**Extrait choisi**:
━━━━━━━━━━━━━━━━━━━━━━━━━━━━━━
" Zombis. La mort n’est pas une fin ?" une expo du musée du Quai Branly sur les zombies haïtiens et autres…

Exposition "Zombis. La mort n'est pas une fin?"
La notion de zombie nous vient d’Haïti. C’est ce que rappelle une exposition du Quai Branly "Zombis. La Mort n’est pas une Fin ?". Elle différencie le zombie haïtien de sa version mondialisée. Une réalité locale liée à l’esclavage, aux confins du savoir et de la fiction.

Un terme haïtien utilisé pour recouvrir une angoisse de la mort

Emprunté au créole haïtien, mais d’origine africaine, le mot zombie a été associé notamment à nombre d’histoires de morts vivants, de revenants, qui parsèment la culture mondiale depuis des millénaires, dévoilant une peur de la mort et des fantasmes universels. On pense par exemple à « Thriller », « The Walking Dead », ou encore « La Nuit des Morts Vivants », entre autres. Des affiches de certains de ces films figurent dans l’exposition "Zombis. La Mort n’est pas une Fin ? ". Leur succès traduit ces angoisses, à en croire Philippe Charlier, médecin légiste, archéologue et anthropologue, commissaire de l'exposition au musée du Quai Branly :


"On est curieux de savoir ce que c'est que la mort, mais on n'ose pas forcément poser des questions, on n'ose pas s'en rapprocher. C'est peut-être une façon détournée d'obtenir quelques réponses, de jouer également à se faire peur, de jouer à vérifier si on est soi-même vivant. Est-ce qu'on survit à un film de zombie ? Est-ce qu'on survit à un « zombie walk » ou autre chose ? Derrière cette métaphore, il y a la peur de finir, ce qu'on appelle la finitude. Je pense que le zombie a un vrai rôle social en tant que limite, en tant que fantasme, et en tant que test, tout simplement."

Statuette à fonction bénéfique et maléfique.

Le zombie haïtien n’est pas le zombie de la culture mondiale

 

L’utilisation du terme zombie en Occident avait commencé à la fin XVIIe siècle (à la suite des récits des premiers voyageurs allés à St-Domingue). Elle est revenue au début du XXe (avec l’occupation américaine d’Haïti). Elle s’est poursuivie, en s’élargissant, en faisant oublier le sens réel du mot créole et la situation qu’il exprimait en Haïti comme le précise Philippe Charlier :


"Dans la pop culture, le zombie est extrêmement important parce qu'il symbolise une mort redoutée, une mort dangereuse, et surtout une mort qui est contagieuse (NDLR par morsure, par exemple, comme avec un vampire). Ça n'a rien à voir avec le zombie d’Haïti, qui est certes un individu qui est malfamé, qui a été condamné, qui est un peu en dehors de la société. On dit qu'il est en mort sociale".
━━━━━━━━━━━━━━━━━━━━━━━━━━━━━━
**Énoncé de l'exercice**:
Rédigez la suite de l'article consacré à l'exposition sur les zombis haïtiens, en commençant juste après la dernière phrase de la citation de Philippe Charlier.
━━━━━━━━━━━━━━━━━━━━━━━━━━━━━━
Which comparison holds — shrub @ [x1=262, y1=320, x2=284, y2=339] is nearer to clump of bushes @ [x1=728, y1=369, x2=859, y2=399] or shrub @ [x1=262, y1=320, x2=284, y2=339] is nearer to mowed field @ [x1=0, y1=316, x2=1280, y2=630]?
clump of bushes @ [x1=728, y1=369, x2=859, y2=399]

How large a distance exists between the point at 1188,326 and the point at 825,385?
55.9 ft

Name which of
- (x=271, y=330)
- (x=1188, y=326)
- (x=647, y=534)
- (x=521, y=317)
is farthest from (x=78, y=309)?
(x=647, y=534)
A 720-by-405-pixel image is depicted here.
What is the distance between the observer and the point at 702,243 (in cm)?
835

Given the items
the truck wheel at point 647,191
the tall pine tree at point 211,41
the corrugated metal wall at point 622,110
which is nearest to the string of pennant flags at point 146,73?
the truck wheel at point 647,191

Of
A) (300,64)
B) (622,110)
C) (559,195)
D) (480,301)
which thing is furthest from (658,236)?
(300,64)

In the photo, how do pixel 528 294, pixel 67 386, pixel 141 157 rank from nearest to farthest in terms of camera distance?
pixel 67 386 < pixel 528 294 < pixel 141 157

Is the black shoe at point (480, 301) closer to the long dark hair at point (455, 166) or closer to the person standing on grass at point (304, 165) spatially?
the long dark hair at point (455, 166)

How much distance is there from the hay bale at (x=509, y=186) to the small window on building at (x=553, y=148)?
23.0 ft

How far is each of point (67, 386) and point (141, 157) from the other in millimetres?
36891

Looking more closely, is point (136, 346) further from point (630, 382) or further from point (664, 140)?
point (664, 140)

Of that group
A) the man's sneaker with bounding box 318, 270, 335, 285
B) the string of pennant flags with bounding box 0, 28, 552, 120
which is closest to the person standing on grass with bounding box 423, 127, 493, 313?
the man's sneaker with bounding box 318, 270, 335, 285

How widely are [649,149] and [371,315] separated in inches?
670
━━━━━━━━━━━━━━━━━━━━━━━━━━━━━━
**Corrigé de l'exercice**:
 

Ce que recouvre le mot zombie, en Haïti a donc peu à voir avec ce que l’Occident ou l’Asie en ont fait, ni d’ailleurs avec ce que désignait le terme initial africain (esprit ou fantôme d’un mort, un enfant mort au Congo par exemple).

La zombification serait une reproduction de l’esclavage

 

L’objet de l’exposition est donc, entre autres, de montrer clairement ce qu’est ce zombie haïtien, et de le resituer dans l’Histoire. En particulier, le lien avec la période esclavagiste serait fondamental, à en croire Philippe Charlier :

 

"Ce sont des individus qui sont privés de liberté parce qu'ils ont fait le mal, bien entendu, ou alors parce qu'ils sont criminels. C'est une reproduction vraiment de l'esclavage du temps passé par ceux qui ont anciennement été esclavagisés. Donc l'esclavage dans la zombification est une figure et une mémoire qui est essentielle."

 

Représente une scène vaudou : la grande prière "Djor", durant une cérémonie d'initiation

Une vision partagée par Erol Josué commissaire associé de l'exposition, directeur du bureau national d'ethnologie à Port-au-Prince et prêtre vaudou :


"En fait, l'esclavage, c'est de la zombification, c'est une déshumanisation. On a déshumanisé des milliers et des milliers d'hommes et de femmes et des enfants. À un moment de la durée aussi, ces gens-là, il faut qu'ils montrent aux gens, aux zombificateurs, qu'ils peuvent être zombifiés aussi d'une autre manière."

Une pratique issue du vaudou haïtien, une culture syncrétique

 

De fait, il y a bien un rapport évident avec l’esclavage : c’est le vaudou haïtien auquel les zombies sont liés. Cette religion, toujours vivante, et transmise par les anciens esclaves, est un syncrétisme entre 3 croyances venues de 3 continents :  le vaudou africain ainsi que d’autres spiritualités des régions subsahariennes (avec de la sorcellerie pour toucher des victimes à distance)  que les esclaves emportaient avec eux d’Afrique, le catholicisme qui leur était parfois inculqué dès l’embarquement sur les navires négriers, et les croyances amérindiennes qui leur ont été transmises lors de leur arrivée en Haïti. Les Amérindiens, Arawaks, et Kalinagos, auraient d’ailleurs maîtrisé l’usage de divers poisons et stupéfiants.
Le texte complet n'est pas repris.